Not content with writing a lengthy appreciation of the Charlie Resnick series and my work in general, Michael Carlson has also chosen, for the Good Reads web site, his favourites from the 12 novels. Here they are …

If you’re coming to Darkness, Darkness as your first Resnick, I envy you, because you have the whole series to work through. I’d go beginning to end, without waiting a year at a time for the first ten, then ten years for the next, but if you insist on the highlights, try these five:

1. Lonely Hearts (1989)

The first, and still one of the best.
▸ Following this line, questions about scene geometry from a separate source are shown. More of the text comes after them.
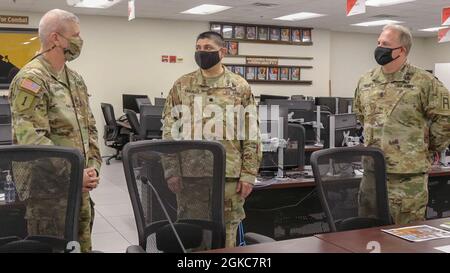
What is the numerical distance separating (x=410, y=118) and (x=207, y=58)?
1279 millimetres

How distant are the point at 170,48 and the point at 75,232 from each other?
909cm

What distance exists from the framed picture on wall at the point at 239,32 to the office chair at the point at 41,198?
9.66 m

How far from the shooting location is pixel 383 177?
2367mm

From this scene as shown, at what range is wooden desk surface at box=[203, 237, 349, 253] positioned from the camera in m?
1.74

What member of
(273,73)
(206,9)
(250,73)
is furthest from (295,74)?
(206,9)

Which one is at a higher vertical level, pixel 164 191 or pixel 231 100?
pixel 231 100

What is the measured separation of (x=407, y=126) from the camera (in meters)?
2.86

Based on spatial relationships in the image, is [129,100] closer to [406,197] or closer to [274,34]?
[274,34]

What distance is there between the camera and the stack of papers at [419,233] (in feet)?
6.31

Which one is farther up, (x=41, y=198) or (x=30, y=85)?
(x=30, y=85)

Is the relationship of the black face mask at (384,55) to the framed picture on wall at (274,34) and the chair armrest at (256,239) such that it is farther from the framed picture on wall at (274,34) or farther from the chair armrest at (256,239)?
the framed picture on wall at (274,34)

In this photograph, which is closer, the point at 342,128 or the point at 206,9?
the point at 342,128

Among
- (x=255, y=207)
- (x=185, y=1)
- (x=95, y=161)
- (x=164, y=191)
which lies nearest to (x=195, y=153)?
(x=164, y=191)
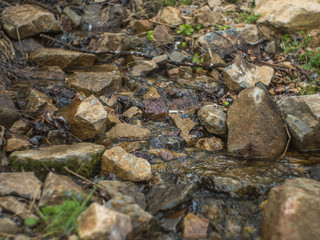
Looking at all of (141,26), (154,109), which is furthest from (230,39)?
(154,109)

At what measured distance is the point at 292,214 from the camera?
5.52 feet

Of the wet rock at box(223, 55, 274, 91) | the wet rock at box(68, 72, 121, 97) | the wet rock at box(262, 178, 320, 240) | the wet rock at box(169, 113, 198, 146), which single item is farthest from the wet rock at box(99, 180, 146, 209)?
the wet rock at box(223, 55, 274, 91)

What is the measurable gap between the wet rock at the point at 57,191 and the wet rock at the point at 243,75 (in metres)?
3.02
Introduces and establishes his unique character in a novel that the Times called one of the 100 best crime novels of the century. It’s the book where Harvey finally relaxed from his feverish pace of writing, and gave his characters and setting more depth, and the result was stunning.

2. Wasted Years (1993)

In which a series of brutal robberies for Charlie to face events from ten years before: an incident he’d tried to forget, and a marriage he’d lost.

3. Still Water (1997)

Perhaps the best illustration of the way Harvey uses the criminal investigation to mirror the lives of his characters. A woman’s body found floating in a Nottingham canal reminds Resnick of a similar killing that dragged him from a Milt Jackson concert many years before. And the nature of the sex crimes reflects the relationship problems of some of the detectives involved.

4. Last Rites (1998)

In its own way more elegiac than Darkness, Darkness, as Resnick deals with two drug gangs involved in a turf war, and pursues an escaped murderer, and tries to protect his sister. It’s a novel about the things love forces us to do, and about the loss of such love.

5. Darkness, Darkness (2014)

Alone after the death of his partner Lynn, Resnick is presented with a thirty-year old murder which took place in the midst of the violent chaos of the miner’s strike, forcing him to revisit those times while trying to solve the murder today

And if you have already read Darkness, Darkness, then treat yourself to at least one non-Resnick novel: In A True Light (2001), the story of Sloane, an art forger, which encompasses abstract expressionism, jazz, family relations, and a man finding himself all in one perfectly formed novel.